The algorithm returns P as the physical connection of q, only if P is the only physical
connection that admits a consistent schedule-based connection. Otherwise, namely, if there
is none or more than one such physical connections, the algorithm declares a failure to the
input quadruple q.
Initially, we apply the algorithm based on the standard time intervals in ‘‘Estimation of
time intervals from insufficient passengers’’ section. The passengers successfully returned
with a unique physical connection are added to the reference passenger set.

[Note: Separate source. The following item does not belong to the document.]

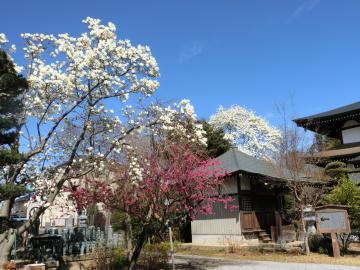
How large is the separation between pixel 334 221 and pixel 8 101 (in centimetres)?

Once we have
acquired sufficient reference passengers, we replace the standard time intervals with the
time intervals derived from the reference passengers of individual trains and repeat. The
algorithm can be summarized as in Fig. 6.
Note that there may be multiple consistent schedule-based connections even when a
unique physical connection is returned.
In our case, around 9 % of the trips were returned with more than one schedule-based
connections due to e.g. overlapping boarding time intervals and/or multiple connecting
trains. However, we can estimate the probability that each of the schedule-based con-
nections is the choice of passenger. The details are given in Appendix.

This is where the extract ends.